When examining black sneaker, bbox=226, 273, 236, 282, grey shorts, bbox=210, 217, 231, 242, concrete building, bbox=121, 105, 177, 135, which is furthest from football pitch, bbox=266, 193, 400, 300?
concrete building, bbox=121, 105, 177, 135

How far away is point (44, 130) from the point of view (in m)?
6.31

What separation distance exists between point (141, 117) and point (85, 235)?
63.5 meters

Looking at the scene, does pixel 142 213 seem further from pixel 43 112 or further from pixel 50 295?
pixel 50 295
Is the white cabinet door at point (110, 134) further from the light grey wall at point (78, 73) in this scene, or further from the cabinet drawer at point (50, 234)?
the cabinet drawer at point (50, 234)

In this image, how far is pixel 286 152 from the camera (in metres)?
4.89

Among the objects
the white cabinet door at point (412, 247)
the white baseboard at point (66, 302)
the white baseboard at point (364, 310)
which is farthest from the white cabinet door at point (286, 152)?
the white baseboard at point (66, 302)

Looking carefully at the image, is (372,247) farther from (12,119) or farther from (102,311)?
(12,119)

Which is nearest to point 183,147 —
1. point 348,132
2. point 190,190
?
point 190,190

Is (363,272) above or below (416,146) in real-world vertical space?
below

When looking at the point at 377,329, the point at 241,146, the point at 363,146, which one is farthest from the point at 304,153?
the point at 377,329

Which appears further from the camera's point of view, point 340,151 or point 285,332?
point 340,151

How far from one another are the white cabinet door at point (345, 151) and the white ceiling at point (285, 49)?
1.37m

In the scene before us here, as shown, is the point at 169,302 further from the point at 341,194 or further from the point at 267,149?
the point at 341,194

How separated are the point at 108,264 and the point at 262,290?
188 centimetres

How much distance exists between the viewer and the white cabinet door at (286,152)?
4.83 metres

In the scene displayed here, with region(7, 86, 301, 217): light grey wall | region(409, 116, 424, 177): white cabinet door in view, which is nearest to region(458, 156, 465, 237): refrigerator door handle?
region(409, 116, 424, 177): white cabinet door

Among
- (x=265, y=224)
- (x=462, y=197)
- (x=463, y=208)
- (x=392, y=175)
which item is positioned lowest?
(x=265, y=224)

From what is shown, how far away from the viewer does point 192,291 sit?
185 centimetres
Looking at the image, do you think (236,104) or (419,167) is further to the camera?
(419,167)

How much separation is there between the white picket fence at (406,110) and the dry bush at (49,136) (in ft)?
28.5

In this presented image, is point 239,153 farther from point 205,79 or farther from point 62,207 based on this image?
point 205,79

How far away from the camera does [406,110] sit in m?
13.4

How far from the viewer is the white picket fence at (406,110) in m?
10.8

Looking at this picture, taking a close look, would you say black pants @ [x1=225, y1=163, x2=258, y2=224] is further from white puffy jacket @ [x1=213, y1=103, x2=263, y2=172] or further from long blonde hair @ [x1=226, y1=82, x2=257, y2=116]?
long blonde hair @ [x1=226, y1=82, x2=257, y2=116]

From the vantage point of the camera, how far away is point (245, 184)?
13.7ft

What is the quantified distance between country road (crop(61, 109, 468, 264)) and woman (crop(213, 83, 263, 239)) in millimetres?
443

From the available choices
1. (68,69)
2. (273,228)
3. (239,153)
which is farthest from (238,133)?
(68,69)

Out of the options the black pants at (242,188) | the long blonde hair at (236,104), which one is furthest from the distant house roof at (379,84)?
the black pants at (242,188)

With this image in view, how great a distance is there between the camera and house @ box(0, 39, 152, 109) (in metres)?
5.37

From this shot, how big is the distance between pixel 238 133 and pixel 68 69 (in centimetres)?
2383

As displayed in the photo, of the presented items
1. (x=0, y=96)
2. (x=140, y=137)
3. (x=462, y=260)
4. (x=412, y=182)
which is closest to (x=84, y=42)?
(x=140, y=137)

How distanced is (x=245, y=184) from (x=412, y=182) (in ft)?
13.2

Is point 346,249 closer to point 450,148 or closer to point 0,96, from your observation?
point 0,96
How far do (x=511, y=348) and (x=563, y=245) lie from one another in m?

*Task details*: Your task is to print the whole listing again exactly.

*Result for this task*:
When examining black sneaker, bbox=226, 273, 236, 282, grey shorts, bbox=210, 217, 231, 242, concrete building, bbox=121, 105, 177, 135, which is furthest from football pitch, bbox=266, 193, 400, 300?
concrete building, bbox=121, 105, 177, 135

How far away is point (44, 130) from the point of view (in m)?
6.31

What separation distance exists between point (141, 117) and point (85, 235)?
63.5 meters

Looking at the scene, does pixel 142 213 seem further from pixel 43 112 or further from pixel 50 295?
pixel 50 295
Is the white cabinet door at point (110, 134) further from the light grey wall at point (78, 73) in this scene, or further from the cabinet drawer at point (50, 234)?
the cabinet drawer at point (50, 234)

In this image, how far is pixel 286 152 from the camera (in metres)?
4.89

Among the objects
the white cabinet door at point (412, 247)
the white baseboard at point (66, 302)
the white baseboard at point (364, 310)
which is farthest from the white cabinet door at point (286, 152)?
the white baseboard at point (66, 302)

Looking carefully at the image, is (372,247) farther from (12,119) or farther from (102,311)?
(12,119)

Which is nearest to point 183,147 —
1. point 348,132
2. point 190,190
?
point 190,190

Is (363,272) above or below (416,146) in real-world vertical space?
below

When looking at the point at 377,329, the point at 241,146, the point at 363,146, which one is farthest from the point at 304,153?
the point at 377,329

Which appears further from the camera's point of view, point 340,151 or point 285,332?
point 340,151

How far from one another are the white cabinet door at point (345, 151) and the white ceiling at point (285, 49)?
1.37m

In the scene before us here, as shown, is the point at 169,302 further from the point at 341,194 or further from the point at 267,149?
the point at 341,194

How separated are the point at 108,264 and the point at 262,290?
188 centimetres

How much distance exists between the viewer and the white cabinet door at (286,152)?
4.83 metres

In the scene displayed here, with region(7, 86, 301, 217): light grey wall | region(409, 116, 424, 177): white cabinet door in view, which is nearest to region(458, 156, 465, 237): refrigerator door handle?
region(409, 116, 424, 177): white cabinet door

Among
- (x=265, y=224)
- (x=462, y=197)
- (x=463, y=208)
- (x=392, y=175)
which item is positioned lowest?
(x=265, y=224)

From what is shown, how far away from the viewer does point 192,291 sit?
185 centimetres
Looking at the image, do you think (236,104) or (419,167) is further to the camera?
(419,167)

How much separation is there between the white picket fence at (406,110) and the dry bush at (49,136) (in ft)?
28.5

In this presented image, is point 239,153 farther from point 205,79 or farther from point 62,207 based on this image?
point 205,79

How far away from the camera does [406,110] sit in m?
13.4

How far from the viewer is the white picket fence at (406,110) in m?
10.8

Looking at this picture, taking a close look, would you say black pants @ [x1=225, y1=163, x2=258, y2=224] is further from white puffy jacket @ [x1=213, y1=103, x2=263, y2=172] or further from long blonde hair @ [x1=226, y1=82, x2=257, y2=116]?
long blonde hair @ [x1=226, y1=82, x2=257, y2=116]

From the vantage point of the camera, how far away is point (245, 184)?
13.7ft

What is the quantified distance between country road (crop(61, 109, 468, 264)) and woman (crop(213, 83, 263, 239)) in millimetres?
443

From the available choices
1. (68,69)
2. (273,228)
3. (239,153)
which is farthest from (238,133)?
(68,69)

Out of the options the black pants at (242,188) | the long blonde hair at (236,104), which one is furthest from the distant house roof at (379,84)?
the black pants at (242,188)

With this image in view, how great a distance is there between the camera and house @ box(0, 39, 152, 109) (in metres)?
5.37

From this shot, how big is the distance between pixel 238 133 and pixel 68 69 (in centimetres)?
2383

As displayed in the photo, of the presented items
1. (x=0, y=96)
2. (x=140, y=137)
3. (x=462, y=260)
4. (x=412, y=182)
which is closest to (x=84, y=42)?
(x=140, y=137)

How distanced is (x=245, y=184) from (x=412, y=182) (in ft)?
13.2

Is point 346,249 closer to point 450,148 or closer to point 0,96, from your observation?
point 0,96
How far do (x=511, y=348) and (x=563, y=245) lie from one another in m?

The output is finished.